I have decided that a Nickelback cover band would be the pinnacle of loserdom.
Last night we hooked up in nothing but out UK shirts during half time. Never say I'm not a dedicated fan again.
Doing "bucket stands" with buckets of margarita. Don't tell me it's not a good idea.
There are huge fuckin pieces of palm tree in the road. what a road hazard. as i sit here and text you as i swerve to miss them
i knew it was going to be a good night when i was bleeding, licked it and it tasted like miller light
should i be impressed or disgusted that i was spitting glow-in-the-dark?
found a half eaten roll befind my toilet today. my birthday just keeps popping up.
Bro I can't jerk it to my phone anymore. I feel Siri staring back, and she's real disappointed.
sometimes after I smoke and the high has gone away...the high will come back like three hours later for a brief yet gripping ride.
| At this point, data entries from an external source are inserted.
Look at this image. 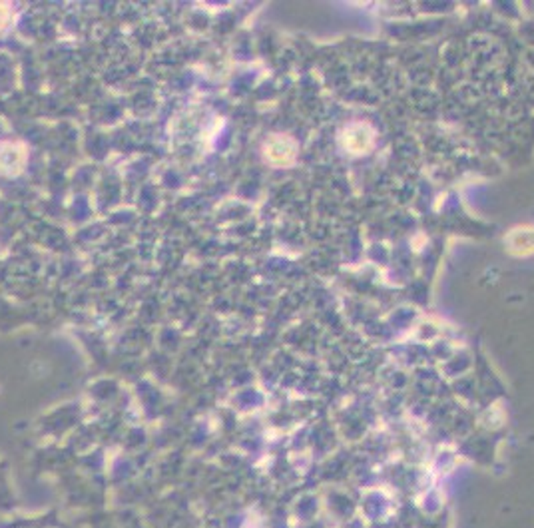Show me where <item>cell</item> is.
Instances as JSON below:
<instances>
[{"mask_svg":"<svg viewBox=\"0 0 534 528\" xmlns=\"http://www.w3.org/2000/svg\"><path fill=\"white\" fill-rule=\"evenodd\" d=\"M371 144V132L363 124H355L345 132V146L351 151H365Z\"/></svg>","mask_w":534,"mask_h":528,"instance_id":"cell-1","label":"cell"}]
</instances>
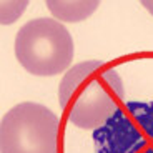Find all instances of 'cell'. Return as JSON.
<instances>
[{"label": "cell", "instance_id": "7a4b0ae2", "mask_svg": "<svg viewBox=\"0 0 153 153\" xmlns=\"http://www.w3.org/2000/svg\"><path fill=\"white\" fill-rule=\"evenodd\" d=\"M73 53V38L58 20L33 19L17 32L15 57L32 75H58L72 63Z\"/></svg>", "mask_w": 153, "mask_h": 153}, {"label": "cell", "instance_id": "52a82bcc", "mask_svg": "<svg viewBox=\"0 0 153 153\" xmlns=\"http://www.w3.org/2000/svg\"><path fill=\"white\" fill-rule=\"evenodd\" d=\"M142 5H143V7H145L146 10H148L150 13L153 15V0H143V2H142Z\"/></svg>", "mask_w": 153, "mask_h": 153}, {"label": "cell", "instance_id": "3957f363", "mask_svg": "<svg viewBox=\"0 0 153 153\" xmlns=\"http://www.w3.org/2000/svg\"><path fill=\"white\" fill-rule=\"evenodd\" d=\"M60 120L45 105L23 102L0 123V153H58Z\"/></svg>", "mask_w": 153, "mask_h": 153}, {"label": "cell", "instance_id": "5b68a950", "mask_svg": "<svg viewBox=\"0 0 153 153\" xmlns=\"http://www.w3.org/2000/svg\"><path fill=\"white\" fill-rule=\"evenodd\" d=\"M45 5L58 22H82L98 8V0H47Z\"/></svg>", "mask_w": 153, "mask_h": 153}, {"label": "cell", "instance_id": "277c9868", "mask_svg": "<svg viewBox=\"0 0 153 153\" xmlns=\"http://www.w3.org/2000/svg\"><path fill=\"white\" fill-rule=\"evenodd\" d=\"M95 153H153V102H128L93 131Z\"/></svg>", "mask_w": 153, "mask_h": 153}, {"label": "cell", "instance_id": "6da1fadb", "mask_svg": "<svg viewBox=\"0 0 153 153\" xmlns=\"http://www.w3.org/2000/svg\"><path fill=\"white\" fill-rule=\"evenodd\" d=\"M125 88L117 70L100 60L73 65L58 87L67 120L82 130H98L123 105Z\"/></svg>", "mask_w": 153, "mask_h": 153}, {"label": "cell", "instance_id": "8992f818", "mask_svg": "<svg viewBox=\"0 0 153 153\" xmlns=\"http://www.w3.org/2000/svg\"><path fill=\"white\" fill-rule=\"evenodd\" d=\"M27 5H28L27 0H22V2H20V0L5 2L4 0V2L0 4V10H2V13H0V23H2V25H10V23H13L23 12H25Z\"/></svg>", "mask_w": 153, "mask_h": 153}]
</instances>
that's usually when I end up in someone's house, having sex with someone else, while that someone's roommate makes us mozzarella sticks.
Why is there a chicken nugget nailed to my front door?
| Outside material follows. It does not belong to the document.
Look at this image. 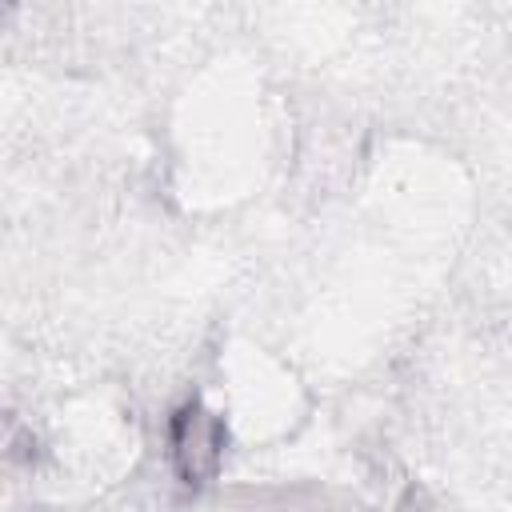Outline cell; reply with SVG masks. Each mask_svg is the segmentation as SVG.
I'll use <instances>...</instances> for the list:
<instances>
[{"mask_svg": "<svg viewBox=\"0 0 512 512\" xmlns=\"http://www.w3.org/2000/svg\"><path fill=\"white\" fill-rule=\"evenodd\" d=\"M228 452V424L204 396H184L164 416V460L184 492H204L220 480Z\"/></svg>", "mask_w": 512, "mask_h": 512, "instance_id": "6da1fadb", "label": "cell"}]
</instances>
I don't care how much you're grieving a loss, masturbating off the side of a roof is not acceptable mourning behavior.
You motherfucker. I just had an MRI with a penny under my boob.
Personally, if my roommate had a nice friend who made me dinner, gave me free beer, a 4am meal, a couch to sleep on in an apartment on the beach, and breakfast when I woke up, and I found out that said roommate was fucking her, I'd be all... right on! She's cool! Thanks for the quesadillas!
Is it sad the checkout lady had to inform my mom she can't buy alcohol before 8am?
Someone should walk up to them and say, "We're sorry, you're too hot to be out here with the other humans."